$2.2 Billion Assigned to Tackle COVID-19 in Puerto Rico
$150 million identified to strengthen the unemployment fund
Omar Marrero, executive director of the Puerto Rico Financial Advisory & Fiscal Agency Authority. >Carlos Rivera Giusti
As thousands of unemployed workers and business owners wait for a response from the Puerto Rico Department of Labor, Gov. Wanda Vázquez detailed how her administration aims to distribute $2.2 billion in federal funds before December 2020.
The plan that Vázquez presented yesterday—which will be made official in an executive order—includes:
—$150 million for private hospitals
—$150 million to improve the follow-up process on COVID-19 patients (contact tracing) and to buy test kits
—$40 million to improve remote work and study
—$350 million in aid for small- and midsize businesses (PyMES by its Spanish acronym)
—$50 million for the tourism industry.
Meanwhile, $485.6 million will be disbursed to the General Fund and the emergency reserve. According to a document released by La Fortaleza, $335 million of those funds will be destined to reimburse the General Fund’s expenses throughout the coronavirus emergency, while “the rest will be an effort to respond to possible changes on how to use [the federal funds].”
Both the governor and Labor Secretary Briseida Torres defended at a press conference the fund disbursement procedure for unemployed workers, despite multiple criticisms and obstacles that the process has prompted.
Vázquez was asked how the government would ensure the distribution of those funds, when the unemployment assistance program for self-employed individuals is being managed manually because the system doesn’t work.
Unemployed Workers a Priority
The governor then insisted on listing the sum of money that has been distributed to unemployed workers.
“The system collapses and it also happens to private [companies]; nobody was prepared for the level of requests like the ones that have been received. What’s important is supplying that aid. Of the 230,000 who have solicited, more than 50 percent is receiving that aid.

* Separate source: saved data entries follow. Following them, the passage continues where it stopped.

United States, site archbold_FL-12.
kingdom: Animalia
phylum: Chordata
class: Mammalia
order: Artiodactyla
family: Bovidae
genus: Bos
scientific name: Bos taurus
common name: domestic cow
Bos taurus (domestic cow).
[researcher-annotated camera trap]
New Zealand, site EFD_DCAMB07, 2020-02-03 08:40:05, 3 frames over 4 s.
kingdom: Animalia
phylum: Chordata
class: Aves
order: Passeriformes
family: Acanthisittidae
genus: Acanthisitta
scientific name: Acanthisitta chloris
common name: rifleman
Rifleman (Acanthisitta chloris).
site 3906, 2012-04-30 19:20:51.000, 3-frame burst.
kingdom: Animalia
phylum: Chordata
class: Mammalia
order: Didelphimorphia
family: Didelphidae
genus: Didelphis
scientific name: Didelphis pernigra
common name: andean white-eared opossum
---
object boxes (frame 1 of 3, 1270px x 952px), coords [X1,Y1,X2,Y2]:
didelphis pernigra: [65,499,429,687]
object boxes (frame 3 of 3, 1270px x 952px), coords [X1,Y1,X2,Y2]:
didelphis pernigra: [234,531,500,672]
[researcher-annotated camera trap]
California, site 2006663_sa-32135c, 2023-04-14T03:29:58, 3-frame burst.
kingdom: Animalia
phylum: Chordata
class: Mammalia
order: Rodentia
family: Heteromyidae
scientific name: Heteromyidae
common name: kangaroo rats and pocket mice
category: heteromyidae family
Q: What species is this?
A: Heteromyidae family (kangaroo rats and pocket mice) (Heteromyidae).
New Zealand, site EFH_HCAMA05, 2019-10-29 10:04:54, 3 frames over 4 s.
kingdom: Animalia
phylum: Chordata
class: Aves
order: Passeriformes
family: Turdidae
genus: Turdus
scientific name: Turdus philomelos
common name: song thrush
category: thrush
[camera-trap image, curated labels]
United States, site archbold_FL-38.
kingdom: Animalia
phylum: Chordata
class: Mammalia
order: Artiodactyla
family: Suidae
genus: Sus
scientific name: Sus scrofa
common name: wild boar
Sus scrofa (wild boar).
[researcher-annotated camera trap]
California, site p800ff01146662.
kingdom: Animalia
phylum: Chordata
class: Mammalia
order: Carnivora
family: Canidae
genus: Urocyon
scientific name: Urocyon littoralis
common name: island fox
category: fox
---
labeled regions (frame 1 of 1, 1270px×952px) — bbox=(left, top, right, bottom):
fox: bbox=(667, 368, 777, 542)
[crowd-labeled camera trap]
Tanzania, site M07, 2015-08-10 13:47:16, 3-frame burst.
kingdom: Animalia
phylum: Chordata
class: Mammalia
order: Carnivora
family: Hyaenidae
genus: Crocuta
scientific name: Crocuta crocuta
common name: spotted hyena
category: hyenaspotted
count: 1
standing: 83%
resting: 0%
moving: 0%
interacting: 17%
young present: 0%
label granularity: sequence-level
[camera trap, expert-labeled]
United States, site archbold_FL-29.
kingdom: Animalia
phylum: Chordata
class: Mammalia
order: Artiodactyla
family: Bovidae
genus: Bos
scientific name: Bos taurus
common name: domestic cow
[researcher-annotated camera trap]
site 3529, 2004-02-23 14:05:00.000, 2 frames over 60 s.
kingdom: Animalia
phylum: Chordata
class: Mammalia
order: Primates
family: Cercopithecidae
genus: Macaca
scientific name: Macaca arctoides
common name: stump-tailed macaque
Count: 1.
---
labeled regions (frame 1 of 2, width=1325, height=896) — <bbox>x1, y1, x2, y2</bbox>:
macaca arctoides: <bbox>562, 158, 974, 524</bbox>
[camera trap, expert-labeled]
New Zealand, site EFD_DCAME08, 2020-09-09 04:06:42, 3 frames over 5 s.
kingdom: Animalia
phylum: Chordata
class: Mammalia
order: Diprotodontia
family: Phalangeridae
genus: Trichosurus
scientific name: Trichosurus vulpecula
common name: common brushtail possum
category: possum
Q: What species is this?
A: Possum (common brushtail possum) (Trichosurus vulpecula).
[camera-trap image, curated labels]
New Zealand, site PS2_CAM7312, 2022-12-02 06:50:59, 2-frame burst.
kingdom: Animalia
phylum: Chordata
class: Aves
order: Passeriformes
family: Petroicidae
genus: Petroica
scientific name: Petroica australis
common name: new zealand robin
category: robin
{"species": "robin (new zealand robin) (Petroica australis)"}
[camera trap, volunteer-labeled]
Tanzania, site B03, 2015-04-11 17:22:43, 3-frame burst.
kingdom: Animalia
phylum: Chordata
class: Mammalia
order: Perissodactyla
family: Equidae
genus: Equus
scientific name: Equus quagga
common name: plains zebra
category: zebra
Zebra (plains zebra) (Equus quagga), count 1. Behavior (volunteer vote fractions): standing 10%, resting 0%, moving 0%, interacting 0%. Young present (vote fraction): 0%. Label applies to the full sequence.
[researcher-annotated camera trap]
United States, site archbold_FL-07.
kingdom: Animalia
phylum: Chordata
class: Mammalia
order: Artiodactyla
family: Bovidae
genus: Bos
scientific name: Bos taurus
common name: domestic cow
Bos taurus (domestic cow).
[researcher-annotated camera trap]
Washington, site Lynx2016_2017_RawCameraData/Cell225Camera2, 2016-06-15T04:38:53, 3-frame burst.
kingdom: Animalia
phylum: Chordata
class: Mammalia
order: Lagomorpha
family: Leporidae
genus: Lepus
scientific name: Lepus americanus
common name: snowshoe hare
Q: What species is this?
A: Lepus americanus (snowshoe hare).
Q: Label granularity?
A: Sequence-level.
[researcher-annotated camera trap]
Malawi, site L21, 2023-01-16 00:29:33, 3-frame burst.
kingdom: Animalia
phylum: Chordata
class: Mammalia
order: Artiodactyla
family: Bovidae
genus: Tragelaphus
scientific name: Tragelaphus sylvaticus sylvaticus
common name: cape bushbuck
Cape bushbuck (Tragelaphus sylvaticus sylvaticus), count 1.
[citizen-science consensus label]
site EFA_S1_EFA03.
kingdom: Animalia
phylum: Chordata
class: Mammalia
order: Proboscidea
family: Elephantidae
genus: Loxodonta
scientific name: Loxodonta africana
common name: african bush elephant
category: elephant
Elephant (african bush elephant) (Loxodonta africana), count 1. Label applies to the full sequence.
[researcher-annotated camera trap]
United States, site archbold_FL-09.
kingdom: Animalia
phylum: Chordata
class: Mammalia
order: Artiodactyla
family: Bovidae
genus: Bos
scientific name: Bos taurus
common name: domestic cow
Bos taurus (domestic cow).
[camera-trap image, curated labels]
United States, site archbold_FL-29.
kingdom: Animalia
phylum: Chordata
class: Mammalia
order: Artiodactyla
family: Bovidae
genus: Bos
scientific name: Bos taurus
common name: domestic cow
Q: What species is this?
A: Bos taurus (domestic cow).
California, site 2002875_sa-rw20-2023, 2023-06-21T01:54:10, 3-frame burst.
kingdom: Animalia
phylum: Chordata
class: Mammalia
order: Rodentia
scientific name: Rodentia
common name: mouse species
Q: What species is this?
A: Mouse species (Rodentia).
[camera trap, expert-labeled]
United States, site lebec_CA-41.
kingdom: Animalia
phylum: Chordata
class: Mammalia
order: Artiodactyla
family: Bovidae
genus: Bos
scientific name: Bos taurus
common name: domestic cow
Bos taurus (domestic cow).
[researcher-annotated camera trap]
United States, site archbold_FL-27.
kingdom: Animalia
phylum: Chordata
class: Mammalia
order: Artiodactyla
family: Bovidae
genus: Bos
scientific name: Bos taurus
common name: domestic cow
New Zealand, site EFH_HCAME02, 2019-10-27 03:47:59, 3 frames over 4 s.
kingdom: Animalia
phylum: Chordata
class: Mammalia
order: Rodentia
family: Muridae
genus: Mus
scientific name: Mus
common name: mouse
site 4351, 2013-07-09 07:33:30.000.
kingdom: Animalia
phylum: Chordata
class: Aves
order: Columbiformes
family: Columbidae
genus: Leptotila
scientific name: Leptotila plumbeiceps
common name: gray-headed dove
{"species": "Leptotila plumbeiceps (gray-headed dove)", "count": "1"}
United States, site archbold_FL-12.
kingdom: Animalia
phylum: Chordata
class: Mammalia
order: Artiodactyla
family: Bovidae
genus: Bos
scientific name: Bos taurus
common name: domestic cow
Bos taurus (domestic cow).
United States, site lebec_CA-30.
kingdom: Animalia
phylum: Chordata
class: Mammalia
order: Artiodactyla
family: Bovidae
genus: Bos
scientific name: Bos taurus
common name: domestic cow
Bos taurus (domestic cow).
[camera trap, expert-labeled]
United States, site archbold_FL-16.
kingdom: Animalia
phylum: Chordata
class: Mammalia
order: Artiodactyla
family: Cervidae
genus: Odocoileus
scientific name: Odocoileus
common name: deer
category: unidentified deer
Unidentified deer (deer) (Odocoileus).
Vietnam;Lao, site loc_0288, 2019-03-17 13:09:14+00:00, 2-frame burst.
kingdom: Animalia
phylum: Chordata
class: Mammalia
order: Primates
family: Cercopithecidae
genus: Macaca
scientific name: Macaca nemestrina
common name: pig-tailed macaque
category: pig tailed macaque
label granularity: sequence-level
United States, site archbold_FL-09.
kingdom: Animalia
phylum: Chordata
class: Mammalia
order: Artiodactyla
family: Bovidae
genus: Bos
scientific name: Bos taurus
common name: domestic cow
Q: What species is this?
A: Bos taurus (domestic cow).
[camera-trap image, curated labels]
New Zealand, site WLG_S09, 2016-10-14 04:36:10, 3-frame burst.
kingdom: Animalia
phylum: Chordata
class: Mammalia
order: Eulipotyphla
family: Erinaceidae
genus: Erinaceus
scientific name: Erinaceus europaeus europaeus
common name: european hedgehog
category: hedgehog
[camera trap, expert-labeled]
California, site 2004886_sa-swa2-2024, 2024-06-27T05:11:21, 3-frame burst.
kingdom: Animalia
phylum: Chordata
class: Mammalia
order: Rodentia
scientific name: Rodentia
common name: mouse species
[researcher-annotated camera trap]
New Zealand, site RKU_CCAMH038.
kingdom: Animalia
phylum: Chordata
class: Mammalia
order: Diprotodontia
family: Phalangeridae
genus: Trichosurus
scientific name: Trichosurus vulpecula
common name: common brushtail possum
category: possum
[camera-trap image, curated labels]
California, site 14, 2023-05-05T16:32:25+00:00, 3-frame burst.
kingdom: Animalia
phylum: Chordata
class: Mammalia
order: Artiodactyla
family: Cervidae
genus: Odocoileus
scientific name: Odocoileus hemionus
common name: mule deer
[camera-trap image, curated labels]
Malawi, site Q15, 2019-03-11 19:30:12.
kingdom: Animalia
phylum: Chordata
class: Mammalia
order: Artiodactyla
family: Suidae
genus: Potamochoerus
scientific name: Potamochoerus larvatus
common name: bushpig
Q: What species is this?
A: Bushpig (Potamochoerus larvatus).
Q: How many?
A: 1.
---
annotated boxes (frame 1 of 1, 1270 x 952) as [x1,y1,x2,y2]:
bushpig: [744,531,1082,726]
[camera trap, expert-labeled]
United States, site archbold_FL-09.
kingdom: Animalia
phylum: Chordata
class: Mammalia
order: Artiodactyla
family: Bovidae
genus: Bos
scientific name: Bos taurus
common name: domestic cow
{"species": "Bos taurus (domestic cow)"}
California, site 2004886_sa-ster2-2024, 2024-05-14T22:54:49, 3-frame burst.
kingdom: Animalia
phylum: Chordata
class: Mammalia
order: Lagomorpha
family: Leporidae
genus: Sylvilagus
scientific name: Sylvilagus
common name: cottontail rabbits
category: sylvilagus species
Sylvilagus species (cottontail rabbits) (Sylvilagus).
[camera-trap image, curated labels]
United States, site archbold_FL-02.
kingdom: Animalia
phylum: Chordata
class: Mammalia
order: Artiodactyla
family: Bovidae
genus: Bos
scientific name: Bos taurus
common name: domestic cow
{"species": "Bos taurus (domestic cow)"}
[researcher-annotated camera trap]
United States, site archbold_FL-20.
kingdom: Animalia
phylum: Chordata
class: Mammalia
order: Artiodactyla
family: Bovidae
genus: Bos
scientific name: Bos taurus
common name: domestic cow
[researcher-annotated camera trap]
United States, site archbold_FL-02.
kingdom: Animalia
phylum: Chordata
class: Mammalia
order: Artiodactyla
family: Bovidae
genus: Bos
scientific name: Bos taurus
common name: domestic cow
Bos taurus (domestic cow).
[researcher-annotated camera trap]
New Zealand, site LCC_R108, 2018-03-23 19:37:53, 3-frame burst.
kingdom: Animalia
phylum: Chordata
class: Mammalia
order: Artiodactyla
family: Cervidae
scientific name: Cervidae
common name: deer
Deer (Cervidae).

It has never been enough nor will it be until every Puerto Rican can receive it,” Vázquez responded.
Apart from the unemployment insurance, there are other aid that haven’t been disbursed, such as the allocation for nurses in the private sector.
“We are close to the system being in place so that they can access and fill in the information and receive their incentive,” Vázquez. “In the coming weeks, we hope that the system is ready in the Department of Treasury (Hacienda),” she stressed.
There are $150 million identified to reinforce the unemployment fund and $200 million that will be distributed among self-employed workers with a $1,000 check per individual. That check will be destined to the same group that received the $500 stimulus when the coronavirus emergency was barely beginning on the island.
Torres reiterated that, since March 15, when the first lockdown was enacted, there have been 142,000 people claiming unemployment. Among the pending cases, there are 35,000 who are waiting for the resolution of the denominated “controversial points,” which impede the request. The agency has 500 employees to work on those cases, according to the Labor secretary.
Relief for Hospitals
There were representatives of several private hospital institutions at the press conference, who applauded the governor’s announcements.
The executive director of the Puerto Rico Financial Advisory & Fiscal Agency Authority (Aafaf by its Spanish acronym), Omar Marrero, said that the hospital aid will be used for payrolls, but not necessarily to recruit the hundreds of displaced workers. Hospitals will have access to that money as soon as next week.
“It is definitely expected to be used for payroll. But at the end of the day, these are assists; they are not rescues. There is no way to replace the revenue loss that businesses, including hospitals, have had. This aid is not to cover revenue loss; it is assistance for eligible expenses,” Marrero explained.
Other fund allocations include $5 million for a program for the homeless. Vázquez said that nonprofits that work with these communities can present proposals to use these funds in expenses like protection gear, soaps, masks, and gloves.
In addition, there are $40 million for technological investment and to improve the “telemedicine” program, and another $10 million to cover COVID-19 prevention expenses in jails, where there are no known cases. The Department of Correction and Rehabilitation is supposed to use that money to establish vareas for visits and phone calls.
There are also $350 million to finance up to 50 percent of payrolls of private employers who continued paying their employees during the economic paralysis caused by the COVID-19 emergency measures.
The fund breakdown includes $100 million to buy protection, disinfection, and cleaning equipment and items, which will be distributed by government agencies, hospitals, schools, and courts, among others.
Moreover, municipalities can request funds from a $100 million pot assigned for COVID-19 expenses.